### MATERIAL FOR THIS EXERCISE

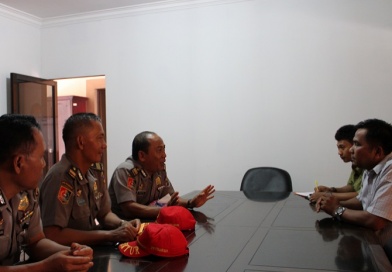 Tembok SPN Pekanbaru Dipasang APK Paslon, Tiga Orang Polisi Informasikan ke Bawaslu Riau Tembok SPN Pekanbaru Dipasang APK Paslon, Tiga Orang Polisi Informasikan ke Bawaslu Riau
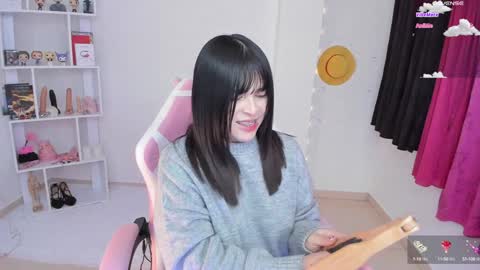 Hanna  Idependent Model   online show from 02.06.25
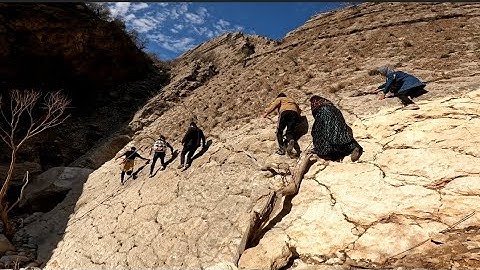 Crossing a Difficult Pathway - Nomad life 2023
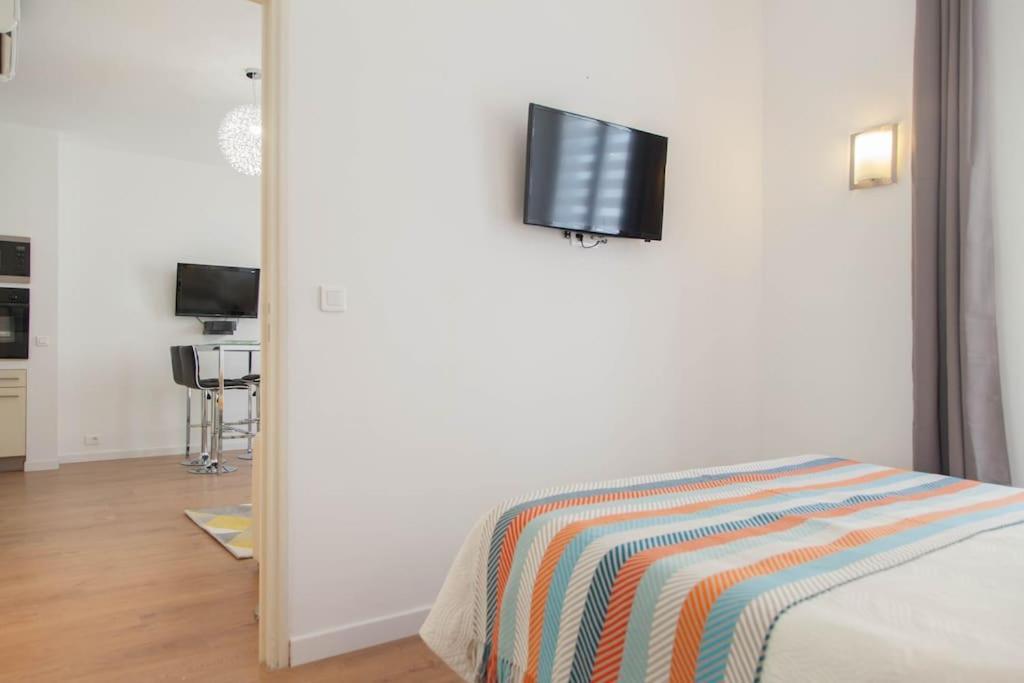 #28 1 Bdr Flat Ac Balcony Hper Central 10Mins To Beach & Old Town Nice Ngoại thất bức ảnh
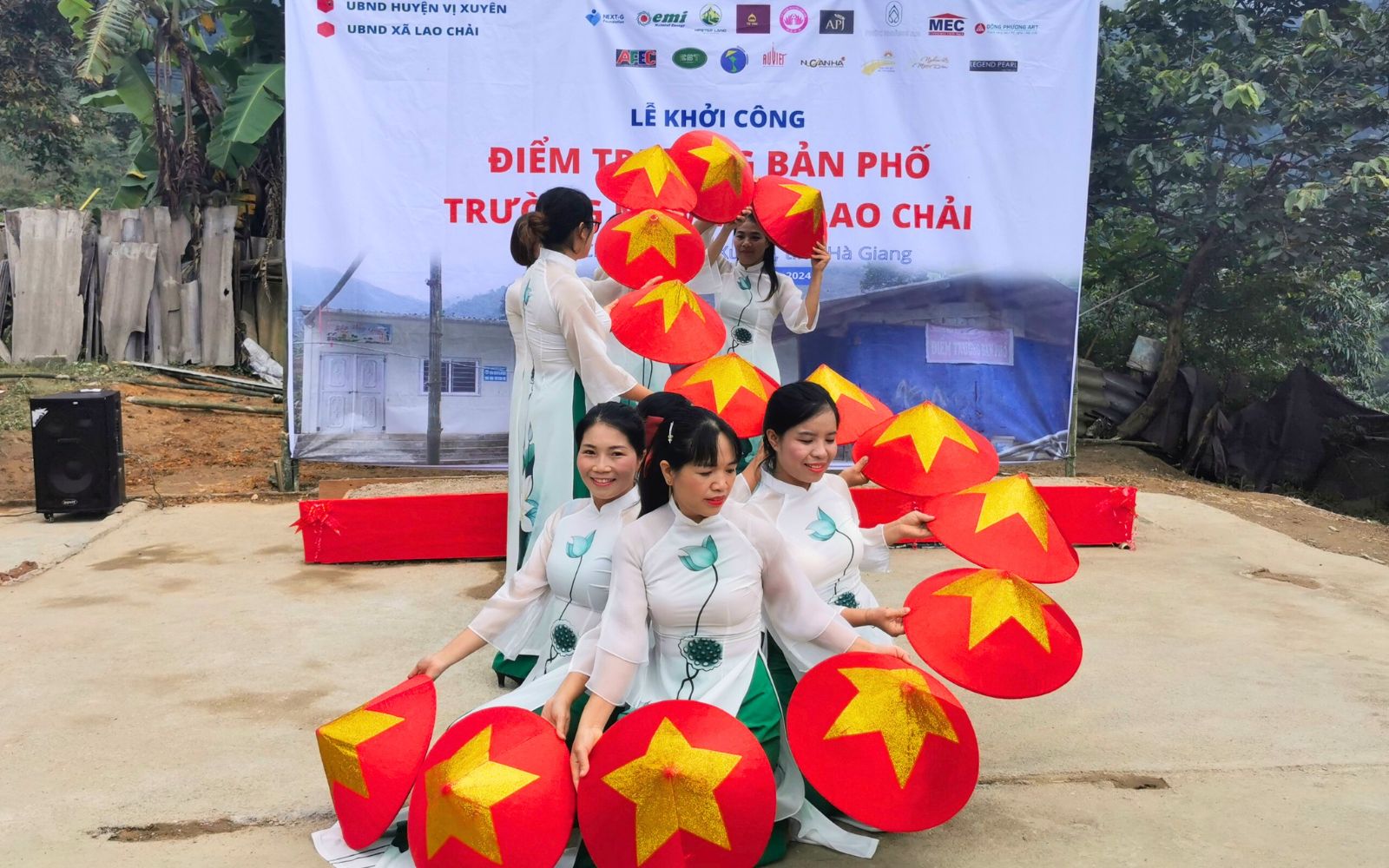 Los lugareños bailan para formar el símbolo en forma de S en el mapa de Vietnam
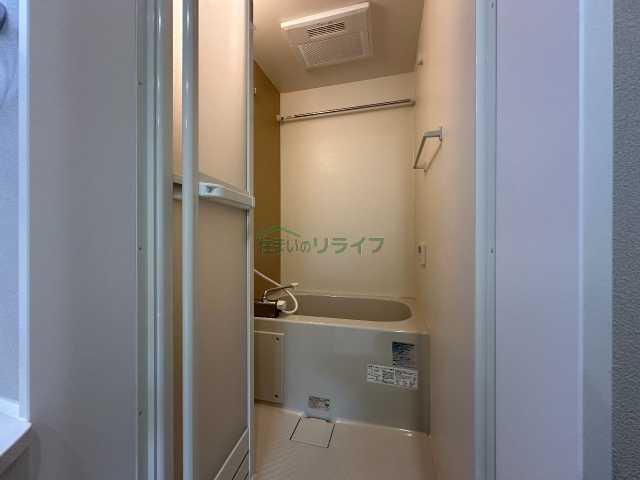 バス・シャワールーム　別部屋の参考写真となります。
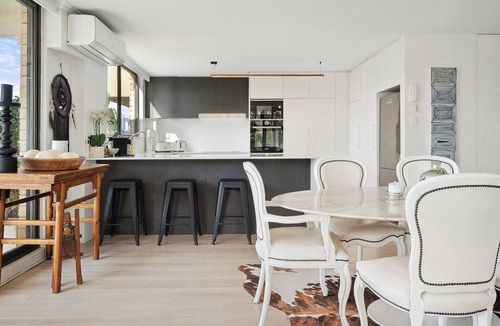Woolloomooloo Apartment | Cityscape 2BR Charm with Pool, Sauna & Spa Access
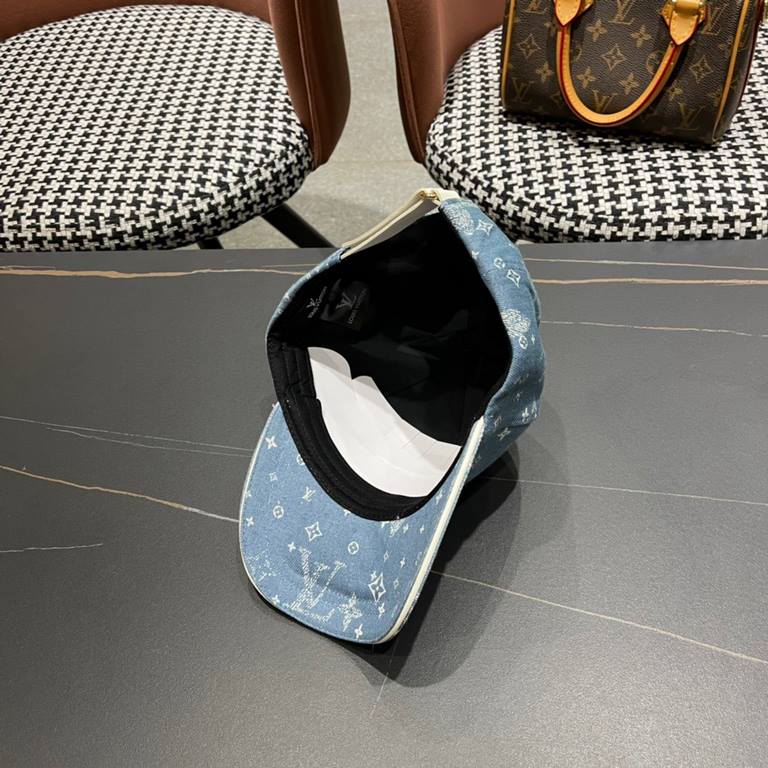 LV (Louis Vuitton) new original single baseball cap, counter 11 open mold customized quality is superb, the base head circumference 57 adjustable.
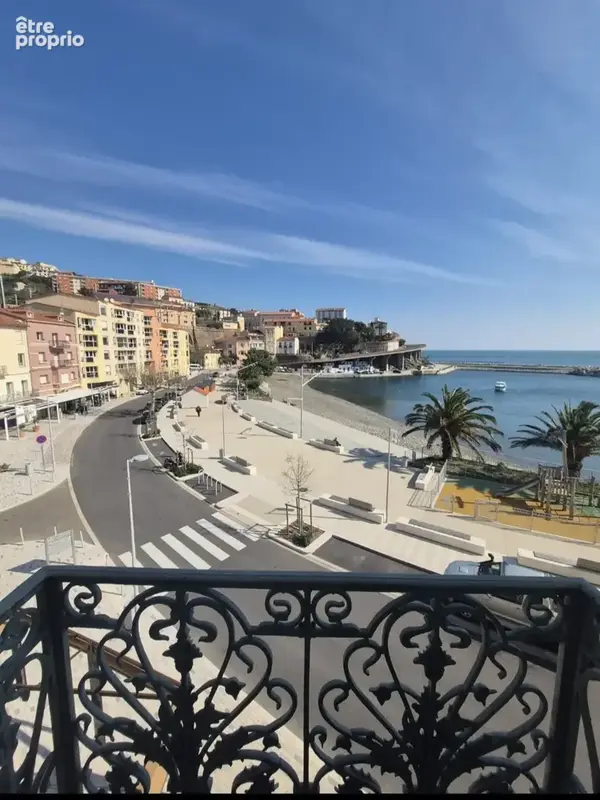Bien d'exception en front de mer - Appartement T1 bis dans une maison de maître classée - Cerbère - photo 2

######

TO DO: In your copy of the records, include no pictures; repeat everything else exactly.

TASK SOLUTION:
 Tembok SPN Pekanbaru Dipasang APK Paslon, Tiga Orang Polisi Informasikan ke Bawaslu Riau Tembok SPN Pekanbaru Dipasang APK Paslon, Tiga Orang Polisi Informasikan ke Bawaslu Riau
 Hanna  Idependent Model   online show from 02.06.25
 Crossing a Difficult Pathway - Nomad life 2023
 #28 1 Bdr Flat Ac Balcony Hper Central 10Mins To Beach & Old Town Nice Ngoại thất bức ảnh
 Los lugareños bailan para formar el símbolo en forma de S en el mapa de Vietnam
 バス・シャワールーム　別部屋の参考写真となります。
Woolloomooloo Apartment | Cityscape 2BR Charm with Pool, Sauna & Spa Access
 LV (Louis Vuitton) new original single baseball cap, counter 11 open mold customized quality is superb, the base head circumference 57 adjustable.
Bien d'exception en front de mer - Appartement T1 bis dans une maison de maître classée - Cerbère - photo 2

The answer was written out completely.